Abstract

AbstractHospital systems continue to face significant pressure to mitigate medication costs, which may be achieved by effective pharmacy collaboration between medical centers. The purpose of this narrative is to discuss the essential elements, methods, obstacles, and solutions that were encountered in the formation and function of a successful multicenter pharmacy collaborative. The objective is to share the tools and examples that illustrate the framework and mechanics employed by a collaborative to execute initiatives that improved patient care and institutional processes. In 2018, five academic medical centers (AMCs) formed a critical care pharmacy collaborative team (PCT). The group's sustainable leadership structure allowed for equal voicing while avoiding individual burnout. Focused monthly working meetings allowed for comparison of each AMC's best practices to identify unexplored practice gaps and project planning. System goals with standardized metrics were set and parallel institutional approaches were implemented.
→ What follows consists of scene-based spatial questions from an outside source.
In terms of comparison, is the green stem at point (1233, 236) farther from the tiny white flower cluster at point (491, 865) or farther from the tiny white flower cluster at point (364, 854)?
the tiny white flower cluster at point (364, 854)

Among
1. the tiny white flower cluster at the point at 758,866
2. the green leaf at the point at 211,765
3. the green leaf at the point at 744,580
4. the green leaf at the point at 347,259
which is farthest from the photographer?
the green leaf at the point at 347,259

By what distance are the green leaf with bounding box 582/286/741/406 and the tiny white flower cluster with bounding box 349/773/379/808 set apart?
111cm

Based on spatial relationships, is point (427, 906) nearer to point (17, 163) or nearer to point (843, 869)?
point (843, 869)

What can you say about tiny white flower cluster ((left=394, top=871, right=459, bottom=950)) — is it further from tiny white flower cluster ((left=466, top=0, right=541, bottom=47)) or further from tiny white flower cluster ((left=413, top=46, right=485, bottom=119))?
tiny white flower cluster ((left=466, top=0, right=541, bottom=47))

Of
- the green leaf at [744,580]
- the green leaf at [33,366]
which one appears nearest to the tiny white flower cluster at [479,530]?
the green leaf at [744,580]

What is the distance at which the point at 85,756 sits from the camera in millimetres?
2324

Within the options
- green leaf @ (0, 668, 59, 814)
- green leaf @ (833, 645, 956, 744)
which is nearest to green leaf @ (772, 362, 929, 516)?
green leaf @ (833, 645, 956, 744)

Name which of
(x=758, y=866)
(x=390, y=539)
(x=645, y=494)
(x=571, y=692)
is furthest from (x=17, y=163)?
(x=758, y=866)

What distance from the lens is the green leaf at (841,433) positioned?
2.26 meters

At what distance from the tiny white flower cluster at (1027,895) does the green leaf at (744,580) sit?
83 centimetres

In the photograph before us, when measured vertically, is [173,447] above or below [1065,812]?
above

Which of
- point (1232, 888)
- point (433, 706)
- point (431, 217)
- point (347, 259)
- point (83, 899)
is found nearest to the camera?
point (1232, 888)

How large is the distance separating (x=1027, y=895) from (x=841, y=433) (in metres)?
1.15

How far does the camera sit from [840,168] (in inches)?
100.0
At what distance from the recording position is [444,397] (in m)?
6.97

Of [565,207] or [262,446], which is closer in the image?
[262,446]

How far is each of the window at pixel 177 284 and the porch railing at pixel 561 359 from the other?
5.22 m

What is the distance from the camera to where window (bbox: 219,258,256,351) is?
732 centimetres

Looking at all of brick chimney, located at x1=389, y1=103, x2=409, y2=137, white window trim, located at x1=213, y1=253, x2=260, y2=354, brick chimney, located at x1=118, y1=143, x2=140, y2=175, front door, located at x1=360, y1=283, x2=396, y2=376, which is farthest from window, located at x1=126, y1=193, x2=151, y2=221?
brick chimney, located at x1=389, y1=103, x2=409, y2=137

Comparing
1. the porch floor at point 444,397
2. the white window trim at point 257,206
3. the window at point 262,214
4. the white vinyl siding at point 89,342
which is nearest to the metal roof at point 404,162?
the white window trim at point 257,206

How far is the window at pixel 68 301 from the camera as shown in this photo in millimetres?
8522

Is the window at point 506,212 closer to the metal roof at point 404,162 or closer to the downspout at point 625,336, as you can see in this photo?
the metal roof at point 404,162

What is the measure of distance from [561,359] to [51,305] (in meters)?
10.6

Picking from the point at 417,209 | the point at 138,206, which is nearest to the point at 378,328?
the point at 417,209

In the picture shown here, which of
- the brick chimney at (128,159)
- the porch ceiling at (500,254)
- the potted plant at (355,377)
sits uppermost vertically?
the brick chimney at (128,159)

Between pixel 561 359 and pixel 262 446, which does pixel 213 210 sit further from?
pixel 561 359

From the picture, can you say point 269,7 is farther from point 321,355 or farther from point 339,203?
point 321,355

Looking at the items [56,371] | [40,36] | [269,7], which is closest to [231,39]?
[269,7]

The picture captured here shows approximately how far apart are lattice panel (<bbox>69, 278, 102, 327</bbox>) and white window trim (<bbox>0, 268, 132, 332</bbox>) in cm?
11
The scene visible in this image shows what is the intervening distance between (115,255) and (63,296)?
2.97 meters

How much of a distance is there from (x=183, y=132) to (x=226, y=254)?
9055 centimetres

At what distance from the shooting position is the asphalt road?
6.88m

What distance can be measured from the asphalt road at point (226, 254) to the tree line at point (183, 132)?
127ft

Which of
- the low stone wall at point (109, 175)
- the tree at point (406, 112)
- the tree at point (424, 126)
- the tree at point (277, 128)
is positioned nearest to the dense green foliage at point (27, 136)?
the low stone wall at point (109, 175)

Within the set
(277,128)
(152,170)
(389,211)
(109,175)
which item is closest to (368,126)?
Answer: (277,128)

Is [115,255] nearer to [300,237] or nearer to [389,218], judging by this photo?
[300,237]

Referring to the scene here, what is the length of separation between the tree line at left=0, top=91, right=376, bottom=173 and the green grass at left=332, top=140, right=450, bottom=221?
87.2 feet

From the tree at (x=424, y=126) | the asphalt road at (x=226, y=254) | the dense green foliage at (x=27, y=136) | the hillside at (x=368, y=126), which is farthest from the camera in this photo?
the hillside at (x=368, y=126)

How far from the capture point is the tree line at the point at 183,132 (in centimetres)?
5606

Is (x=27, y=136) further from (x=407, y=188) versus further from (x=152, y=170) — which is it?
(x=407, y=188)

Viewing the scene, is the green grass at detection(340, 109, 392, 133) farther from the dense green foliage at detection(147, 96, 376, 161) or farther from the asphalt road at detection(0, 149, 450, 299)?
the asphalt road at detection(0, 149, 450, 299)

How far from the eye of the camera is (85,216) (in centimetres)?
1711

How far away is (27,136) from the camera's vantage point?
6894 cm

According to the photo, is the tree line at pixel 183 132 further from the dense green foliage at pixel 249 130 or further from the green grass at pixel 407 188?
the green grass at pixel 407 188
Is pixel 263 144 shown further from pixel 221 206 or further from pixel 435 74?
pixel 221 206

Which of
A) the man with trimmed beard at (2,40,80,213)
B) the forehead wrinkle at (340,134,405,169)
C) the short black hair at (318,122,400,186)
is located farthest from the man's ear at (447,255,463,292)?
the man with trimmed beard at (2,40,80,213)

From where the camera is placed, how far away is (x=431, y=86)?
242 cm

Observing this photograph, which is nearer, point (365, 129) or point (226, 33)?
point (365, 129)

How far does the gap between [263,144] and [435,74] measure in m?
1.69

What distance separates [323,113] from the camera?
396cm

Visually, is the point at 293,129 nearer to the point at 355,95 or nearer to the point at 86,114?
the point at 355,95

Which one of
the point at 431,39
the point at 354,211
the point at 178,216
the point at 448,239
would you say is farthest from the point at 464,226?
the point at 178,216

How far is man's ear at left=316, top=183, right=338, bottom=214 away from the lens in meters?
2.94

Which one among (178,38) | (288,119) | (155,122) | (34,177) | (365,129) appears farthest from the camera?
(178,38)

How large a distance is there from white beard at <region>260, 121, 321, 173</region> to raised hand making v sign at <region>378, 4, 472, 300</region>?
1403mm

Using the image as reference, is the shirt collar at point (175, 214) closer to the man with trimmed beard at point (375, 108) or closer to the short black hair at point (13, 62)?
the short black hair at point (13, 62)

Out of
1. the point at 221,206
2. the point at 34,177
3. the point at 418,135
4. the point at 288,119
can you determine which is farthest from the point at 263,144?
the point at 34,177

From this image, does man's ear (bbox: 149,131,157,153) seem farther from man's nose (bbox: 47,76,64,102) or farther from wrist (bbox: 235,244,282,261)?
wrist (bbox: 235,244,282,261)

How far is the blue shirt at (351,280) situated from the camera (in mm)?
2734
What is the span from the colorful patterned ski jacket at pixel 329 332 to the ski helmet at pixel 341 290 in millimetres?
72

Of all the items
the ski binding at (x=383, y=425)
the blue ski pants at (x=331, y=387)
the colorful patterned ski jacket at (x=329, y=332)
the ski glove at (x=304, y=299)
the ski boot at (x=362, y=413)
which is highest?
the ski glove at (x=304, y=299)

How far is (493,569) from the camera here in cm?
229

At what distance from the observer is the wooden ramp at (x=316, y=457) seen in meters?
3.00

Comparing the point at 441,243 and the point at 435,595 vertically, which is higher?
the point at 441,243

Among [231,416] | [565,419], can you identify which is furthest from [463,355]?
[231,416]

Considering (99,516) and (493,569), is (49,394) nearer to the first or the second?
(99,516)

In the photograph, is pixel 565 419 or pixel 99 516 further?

Pooling use experience from five AMCs allowed for a larger sample size for data evaluation to assist in management of high impact medications. Additional benefits of group collaboration extended to research opportunities and incorporation of pharmacy learners for practice‐based learning. During this journey, barriers were uncovered including inconsistent access to a centralized secure platform for information sharing, data collection and analysis, overreliance of responsibilities on few individuals, and unpredictable dedicated project time for team leads and members. Overall, pharmacist led stewardship projects across five AMCs were leveraged to advance patient care through increased clinical guideline adherence, operational efficiency, and medication cost savings.